▸ Required tasks
a) From the comment thread below, list every technology it names as being created today.
b) Output the passage of the comment thread that begins at the words "That will no" and stops after "nothing sounded right.".

START Extracted text

Neither do I see myself as prey nor do I see others in this way.
I do not press you for details, and don't feel they would be helpful in better understanding your circumstances. I can appreciate your experiences, and would but note that they are singular, and unique to you. Others have experienced other things.
Some of those things are sadistic depredations. I am glad you have not had that impact your life. That doesn't mean no one has.
I have.
Squashing your foot in a door on purpose is one cruel act. Some people are trapped under the control of others that strive to daily commit cruel acts. This doesn't only create mental stress, it is an actual trap and promise of more to come, and if you cannot see how this can leave one with nothing but despair, then I am glad you cannot imagine more than you can bear.
You are availed of a free and easy mind about the world, and for you that enables you to find joy. This is good.
It isn't the solution to everyone's problems, and self-torture isn't the cause of them either.
From your comments here in this course, I have found that powerful people or bankers exploit people and that some subjugate others. Now that you are talking about a personal experience and sadism, it is very different to reading about fraud or enslavement.
In media cacophony, I often hear these terms and for me, they have therefore stepped out of the personal and gone into a general lament, which I also perceive through conversations with people as a kind of intensified expression of an existence perceived as exploitation. ... In my culture, my fellow human beings are not forced to do something by force of arms or the threat of torture. People force themselves to act because they have a loan on the house or the things they want to buy but cannot afford, which is contrary to their ethics, for example.
Indeed, the personal experiences are as dreadful as they are painful. We don't need to compare mine with yours or speculate which one might have been worse.
My light-hearted attitude is to be credited to the process of recovery. ..... My desperation from that time was so strong that I seriously thought of suicide. That should be enough to let you know that we both drank from that same cup.
If my comment was not helpful to you, maybe it was because I made a criticism ... which has prompted you to concretise a little - I much better understand you now. I want to leave you asking what the solution would be for your problem. Without expecting an answer.
I'll cut to your final question about a solution to the problem of slavery and torture.
I believe that physics is creating the solution by making freedom inevitable. Technology always empowers individuals more than groups, and technology that is now on the cutting edge inevitably becomes available to even the poorest in time.
50 years ago, no king, no pampered pasha, had a cell phone. Now, most homeless people scrounging in dumpsters for their meals do.
What is technology creating today? Weaponized drone armies, 3D printing at home, cryptocurrency, and much, much more. These technologies will enable civilians to prevent armies from subjugating them. We see militarized police in armored vehicles today raiding civilian homes with extreme violence all around the world.
That will no longer be possible.
When thugs can not murder us, take our money, or enslave us without being in danger of their lives, they won't. Then, we will be free of despots, and the despair they cause.
Thanks!
http://www.arvindguptatoys.com/arvindgupta/zen-for-neighbours.pdf
... I was long thinking of an answer to you but nothing sounded right.
If you wouldn't have survived your own story, you wouldn't be here to confirm it. Same counts for me. The story of violence or trauma needn't dominate our lives. We need all our ingenuity to get out of our closet.
It does not seem appropriate to me to teach people to fear each other, except when the lesson corresponds to the above.
@valued-customer, call me sheltered, but I'd never even heard the term arkancide and not convinced suicide was just recently deemed illegal/not a crime. Am I missing something here?

END Extracted text
START Input data

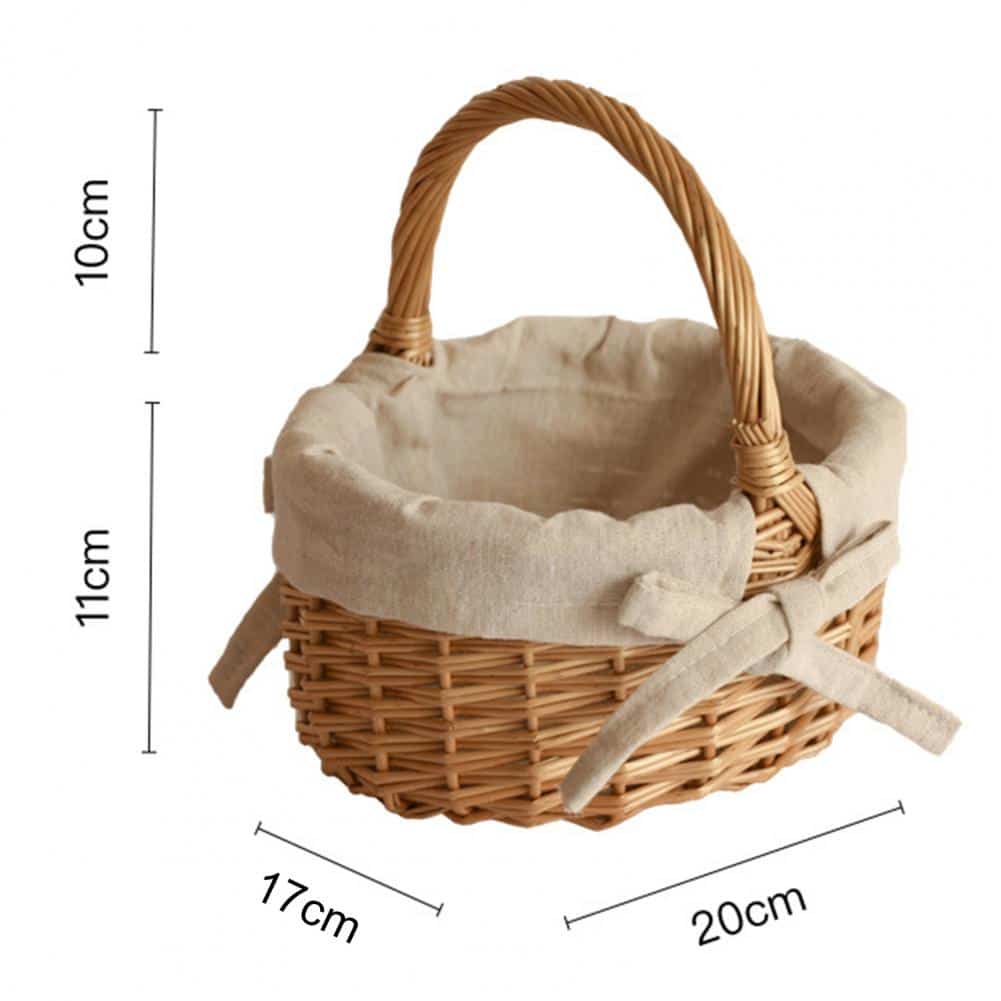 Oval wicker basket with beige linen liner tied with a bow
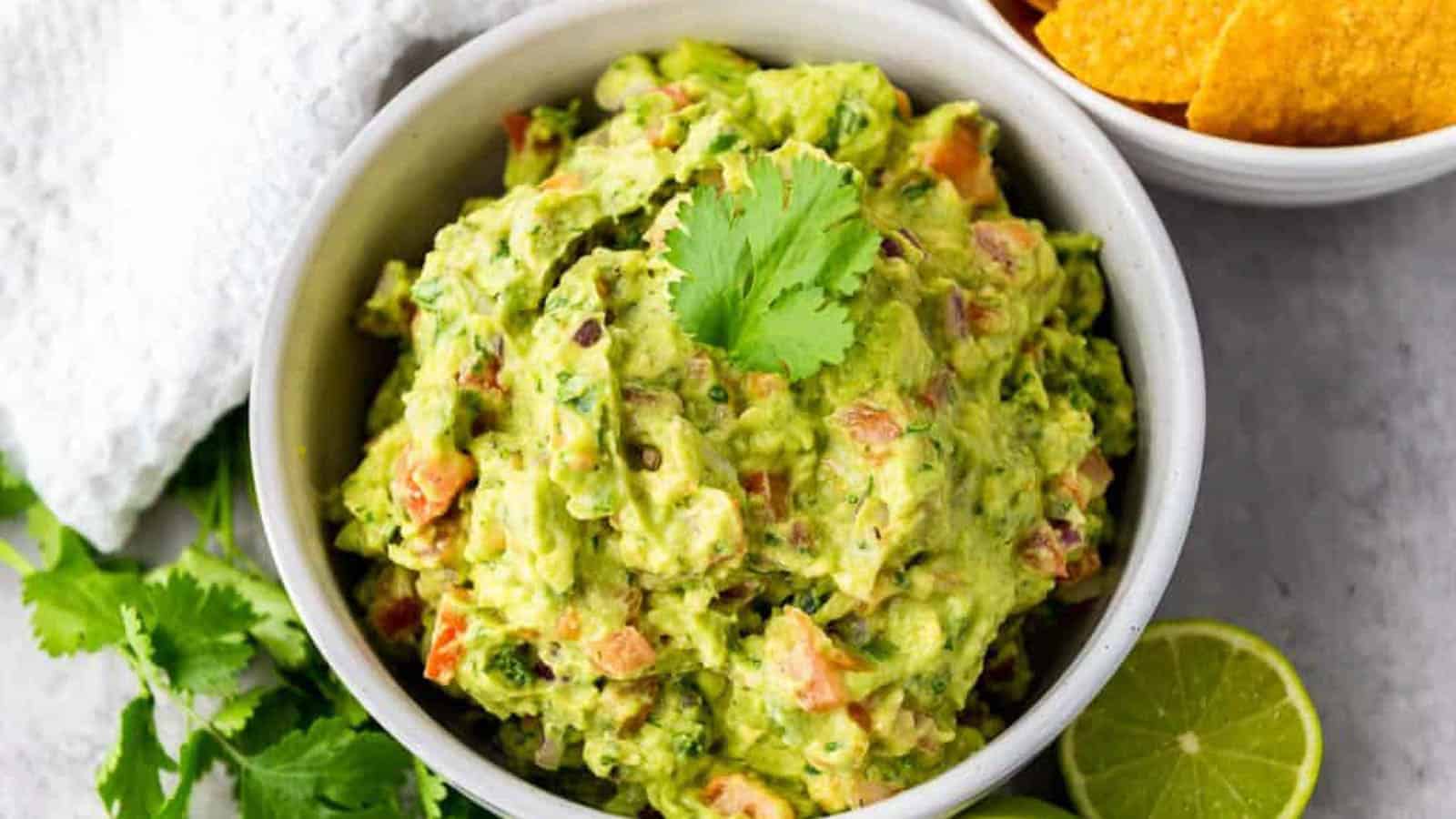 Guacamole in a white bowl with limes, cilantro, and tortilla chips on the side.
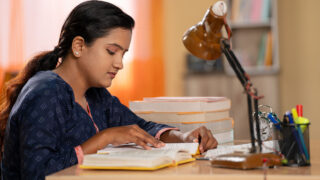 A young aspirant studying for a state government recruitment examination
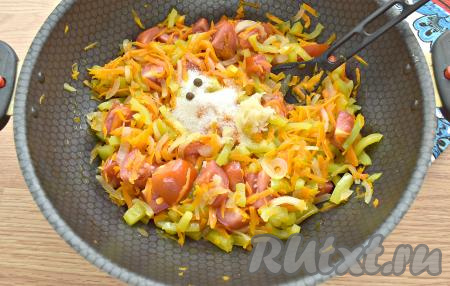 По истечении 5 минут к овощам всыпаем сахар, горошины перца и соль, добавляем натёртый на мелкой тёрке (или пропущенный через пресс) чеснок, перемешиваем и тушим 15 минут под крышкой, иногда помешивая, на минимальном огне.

END Input data

▸ Exercise results
a)
- Weaponized drone armies
- 3D printing at home
- Cryptocurrency

b)
That will no longer be possible.
When thugs can not murder us, take our money, or enslave us without being in danger of their lives, they won't. Then, we will be free of despots, and the despair they cause.
Thanks!
http://www.arvindguptatoys.com/arvindgupta/zen-for-neighbours.pdf
... I was long thinking of an answer to you but nothing sounded right.